# Solved: Nexus The Jupiter Incident



## JUPITERSSUN (Nov 29, 2006)

OK need help i have a dell e310 demension WXP nothing special i did add memory 1GB
I installed nexus I got the game from the UK I go to play and a error - nexus_DX8 ERROR
assertion Failed
FILE:dspace cpp
Line 542
expression:False
I'm also having problems with a game called EARTH 2160
And i have figured i need a better card And i did put in a Radeon x1300 pci But my monitor
would'nt reconize the hook up I mean the graphics worked but the monitor would'nt go in sleep mode after shut down or logging off so i gave the card back and thats my third Question, Is there a better card that i can try that isn't to much ? 100 or less ?
I'm really not ready to get anouther pc just yet.

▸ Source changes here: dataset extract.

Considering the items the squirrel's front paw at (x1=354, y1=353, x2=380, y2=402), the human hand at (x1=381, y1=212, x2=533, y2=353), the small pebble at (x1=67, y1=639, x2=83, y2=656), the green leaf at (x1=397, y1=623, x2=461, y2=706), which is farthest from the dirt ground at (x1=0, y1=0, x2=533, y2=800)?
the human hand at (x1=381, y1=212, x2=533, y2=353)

There are no set backs in life its always on time


----------



## Couriant (Mar 26, 2002)

The first one (nexus) seems to be a graphic card problem. Make sure your card is supported by the game and update the drivers and DirectX if you haven't done so (it should be 9.0c


----------



## JUPITERSSUN (Nov 29, 2006)

Sorry for the late up date trying to catch up anyways there were programs running interfearance.The answer was to do a clean boot. Got that from here Thanks for the help.


----------